To the above, I must add that the Church was not “nearly broken.” Even in the 1500s, she existed with far fewer problems in some parts of the world — especially in Asia, as far east as India, and in northeast Africa. Moreover, since Jesus had promised “indefectibility” to His Church (i.e., an inability to collapse under the onslaughts of hell), she could not possibly break down and disappear. His Holy Spirit thus guided the Council of Trent to make some of the changes necessary to correct people that had gone astray and some of the manmade structures (e.g., for the training of clergy) that had become very imperfect.
“It also made the gulf between Protestants and Catholics impossible to bridge. The differences in doctrine were just too deep and fundamental to broker a reunion. Any hopes of turning back the clock abruptly ended with the Council of Trent.”

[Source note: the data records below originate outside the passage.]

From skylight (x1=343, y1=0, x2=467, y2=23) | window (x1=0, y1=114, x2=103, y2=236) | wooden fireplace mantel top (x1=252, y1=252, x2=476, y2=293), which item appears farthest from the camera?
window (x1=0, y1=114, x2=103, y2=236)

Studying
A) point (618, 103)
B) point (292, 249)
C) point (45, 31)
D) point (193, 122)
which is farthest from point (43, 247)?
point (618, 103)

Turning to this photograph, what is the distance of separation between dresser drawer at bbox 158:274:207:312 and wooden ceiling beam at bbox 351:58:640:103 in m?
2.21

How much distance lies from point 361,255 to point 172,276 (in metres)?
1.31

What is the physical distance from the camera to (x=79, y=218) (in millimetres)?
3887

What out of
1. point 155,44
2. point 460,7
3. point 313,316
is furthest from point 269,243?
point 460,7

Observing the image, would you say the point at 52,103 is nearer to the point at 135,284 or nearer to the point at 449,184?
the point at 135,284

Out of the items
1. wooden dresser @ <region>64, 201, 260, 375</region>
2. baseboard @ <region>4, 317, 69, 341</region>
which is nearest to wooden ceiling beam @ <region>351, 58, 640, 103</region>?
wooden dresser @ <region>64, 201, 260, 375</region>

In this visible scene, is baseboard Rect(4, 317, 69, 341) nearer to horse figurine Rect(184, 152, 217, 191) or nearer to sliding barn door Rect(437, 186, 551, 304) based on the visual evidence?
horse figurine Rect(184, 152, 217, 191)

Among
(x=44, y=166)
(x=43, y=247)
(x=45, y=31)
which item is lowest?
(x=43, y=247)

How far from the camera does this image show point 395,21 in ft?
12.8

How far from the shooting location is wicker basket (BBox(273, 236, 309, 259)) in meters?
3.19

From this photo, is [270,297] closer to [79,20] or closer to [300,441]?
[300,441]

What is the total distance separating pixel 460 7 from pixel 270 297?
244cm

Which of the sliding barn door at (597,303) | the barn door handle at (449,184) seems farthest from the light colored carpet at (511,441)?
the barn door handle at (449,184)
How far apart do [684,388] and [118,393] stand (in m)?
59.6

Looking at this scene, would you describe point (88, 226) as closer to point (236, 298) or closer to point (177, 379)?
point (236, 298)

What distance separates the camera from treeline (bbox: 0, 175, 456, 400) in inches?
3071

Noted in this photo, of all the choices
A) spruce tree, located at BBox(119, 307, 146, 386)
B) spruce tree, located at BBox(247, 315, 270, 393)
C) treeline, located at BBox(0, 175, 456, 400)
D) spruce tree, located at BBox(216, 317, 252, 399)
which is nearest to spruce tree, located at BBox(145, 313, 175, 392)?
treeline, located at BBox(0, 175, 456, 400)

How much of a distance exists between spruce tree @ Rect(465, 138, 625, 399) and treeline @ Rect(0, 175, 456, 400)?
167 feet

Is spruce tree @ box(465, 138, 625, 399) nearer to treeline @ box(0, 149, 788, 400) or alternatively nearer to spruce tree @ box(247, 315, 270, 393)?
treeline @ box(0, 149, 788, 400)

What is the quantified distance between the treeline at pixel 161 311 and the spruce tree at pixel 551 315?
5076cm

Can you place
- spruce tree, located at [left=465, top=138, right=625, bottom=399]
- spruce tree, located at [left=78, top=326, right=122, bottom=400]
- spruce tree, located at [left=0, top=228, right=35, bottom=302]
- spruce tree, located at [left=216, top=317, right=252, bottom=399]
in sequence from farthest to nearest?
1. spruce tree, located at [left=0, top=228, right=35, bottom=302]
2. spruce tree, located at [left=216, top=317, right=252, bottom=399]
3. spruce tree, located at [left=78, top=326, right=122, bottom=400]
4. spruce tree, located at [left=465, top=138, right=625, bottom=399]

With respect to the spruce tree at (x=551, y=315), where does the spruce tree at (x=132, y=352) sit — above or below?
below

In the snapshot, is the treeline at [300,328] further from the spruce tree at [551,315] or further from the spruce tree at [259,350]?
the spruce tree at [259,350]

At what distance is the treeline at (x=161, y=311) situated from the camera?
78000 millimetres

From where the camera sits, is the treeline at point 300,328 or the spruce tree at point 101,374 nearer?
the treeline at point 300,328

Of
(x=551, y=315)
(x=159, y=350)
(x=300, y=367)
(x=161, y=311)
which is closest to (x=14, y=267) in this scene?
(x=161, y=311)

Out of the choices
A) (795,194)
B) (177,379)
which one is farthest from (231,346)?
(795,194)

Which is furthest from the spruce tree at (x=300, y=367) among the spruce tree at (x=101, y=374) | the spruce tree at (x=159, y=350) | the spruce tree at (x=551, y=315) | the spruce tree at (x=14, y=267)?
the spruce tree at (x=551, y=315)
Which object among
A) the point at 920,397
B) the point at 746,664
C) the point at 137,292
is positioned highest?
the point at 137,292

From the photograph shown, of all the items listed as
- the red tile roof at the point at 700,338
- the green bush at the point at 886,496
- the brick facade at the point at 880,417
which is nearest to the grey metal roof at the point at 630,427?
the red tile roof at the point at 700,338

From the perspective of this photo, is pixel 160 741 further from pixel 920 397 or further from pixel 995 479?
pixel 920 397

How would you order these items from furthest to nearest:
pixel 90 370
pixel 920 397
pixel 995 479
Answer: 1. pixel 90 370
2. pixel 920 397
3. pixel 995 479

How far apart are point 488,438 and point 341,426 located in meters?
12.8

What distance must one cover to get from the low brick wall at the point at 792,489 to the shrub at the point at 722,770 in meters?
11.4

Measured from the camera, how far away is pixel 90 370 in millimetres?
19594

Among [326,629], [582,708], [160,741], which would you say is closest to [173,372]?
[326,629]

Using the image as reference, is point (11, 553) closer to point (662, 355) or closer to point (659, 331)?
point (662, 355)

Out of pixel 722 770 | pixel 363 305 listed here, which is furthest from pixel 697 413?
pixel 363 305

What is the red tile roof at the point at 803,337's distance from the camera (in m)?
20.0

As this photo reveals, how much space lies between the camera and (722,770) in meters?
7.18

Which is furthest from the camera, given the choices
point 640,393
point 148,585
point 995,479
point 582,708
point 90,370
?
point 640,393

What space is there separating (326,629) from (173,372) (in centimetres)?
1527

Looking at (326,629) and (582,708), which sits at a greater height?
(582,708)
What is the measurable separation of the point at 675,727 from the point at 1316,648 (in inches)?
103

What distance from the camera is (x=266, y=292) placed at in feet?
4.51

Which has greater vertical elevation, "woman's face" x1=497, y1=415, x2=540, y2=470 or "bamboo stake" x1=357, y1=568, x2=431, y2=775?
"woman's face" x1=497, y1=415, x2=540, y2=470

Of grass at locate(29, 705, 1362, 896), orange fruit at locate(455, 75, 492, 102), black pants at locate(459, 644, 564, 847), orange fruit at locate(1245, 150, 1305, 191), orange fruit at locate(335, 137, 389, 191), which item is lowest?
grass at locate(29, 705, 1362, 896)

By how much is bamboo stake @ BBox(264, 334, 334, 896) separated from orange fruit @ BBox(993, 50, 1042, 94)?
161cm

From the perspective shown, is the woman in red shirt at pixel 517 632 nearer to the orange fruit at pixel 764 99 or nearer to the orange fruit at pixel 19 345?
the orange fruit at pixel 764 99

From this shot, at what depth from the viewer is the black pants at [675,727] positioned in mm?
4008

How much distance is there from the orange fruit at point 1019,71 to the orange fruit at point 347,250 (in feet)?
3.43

This is absolute and utter nonsense, as anyone involved in the ecumenical movement over the last fifty years, knows quite well. The writer should have known better than to put limitations on the Spirit of God, who can help divided Christians to be reunited. During the writer’s lifetime, there have been millions of conversions (“reunions”) of individual protestants who have become (or returned to being) Catholics … and there have even been some mass conversions of nearly entire protestant congregations with their pastors. Hundreds of Anglican clergymen (even the former Bishop of London, England) and many thousands of Anglican laity have become Catholic within the past two decades.
Thank you for the opportunity to set the record straight.